Early eukaryotic origins and metazoan elaboration of MAPR family proteins

[Display omitted] •All 3 animal MAPR families, PGRMC, NENF & NEUFC, were present in the common opisthokont ancestor.•Y-phosphorylated PGRMC1 Y139 & Y180 appeared concurrently with the gastrulation organiser.•The gastrulation organizer also appeared in the common ancestor of cnidarians and bilaterians.•PGRMC1 MIHIR has a predicted coiled-coil that would be disrupted by Y139 phosphorylation.•The C-terminus of each MAPR family was extended during the evolution from protists to animals. The membrane-associated progesterone receptor (MAPR) family consists of heme-binding proteins containing a cytochrome b5 (cytb5) domain characterized by the presence of a MAPR-specific interhelical insert region (MIHIR) between helices 3 and 4 of the canonical cytb5-domain fold. Animals possess three MAPR genes (PGRMC-like, Neuferricin and Neudesin). Here we show that all three animal MAPR genes were already present in the common ancestor of the opisthokonts (comprising animals and fungi as well as related single-celled taxa).
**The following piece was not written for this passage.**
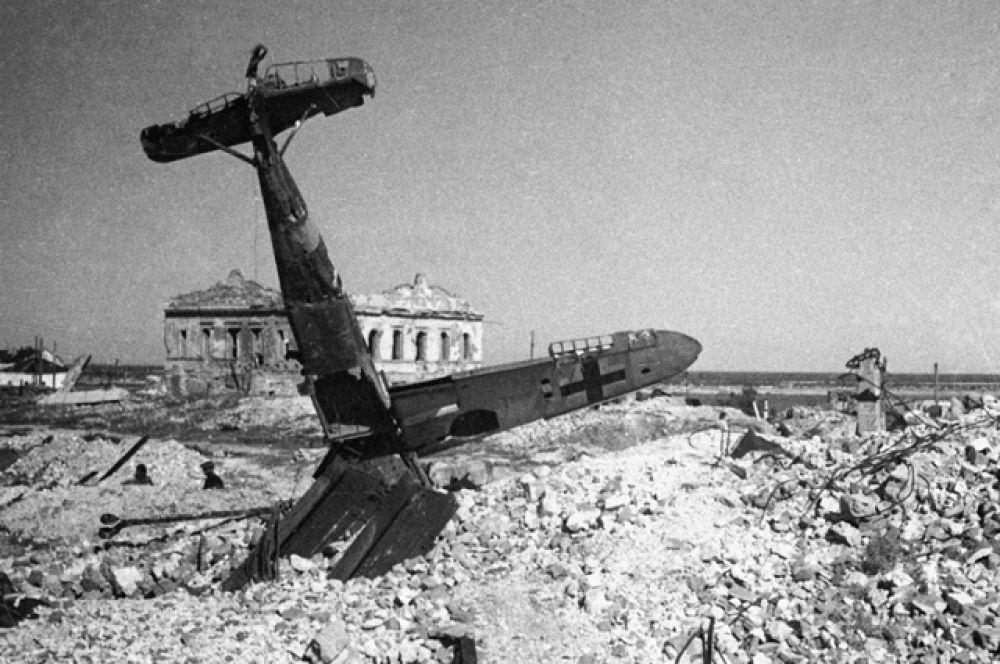 Гитлеровский самолет, сбитый в бою над Сталинградом.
All three MAPR genes acquired extensions C-terminal to the cytb5 domain, either before or with the evolution of animals. The archetypical MAPR protein, progesterone receptor membrane component 1 (PGRMC1), contains phosphorylated tyrosines Y139 and Y180. The combination of Y139/Y180 appeared in the common ancestor of cnidarians and bilaterians, along with an early embryological organizer and synapsed neurons, and is strongly conserved in all bilaterian animals. A predicted protein interaction motif in the PGRMC1 MIHIR is potentially regulated by Y139 phosphorylation. A multilayered model of animal MAPR function acquisition includes some pre-metazoan functions (e.g., heme binding and cytochrome P450 interactions) and some acquired animal-specific functions that involve regulation of strongly conserved protein interaction motifs acquired by animals (Metazoa). This study provides a conceptual framework for future studies, against which especially PGRMC1′s multiple functions can perhaps be stratified and functionally dissected.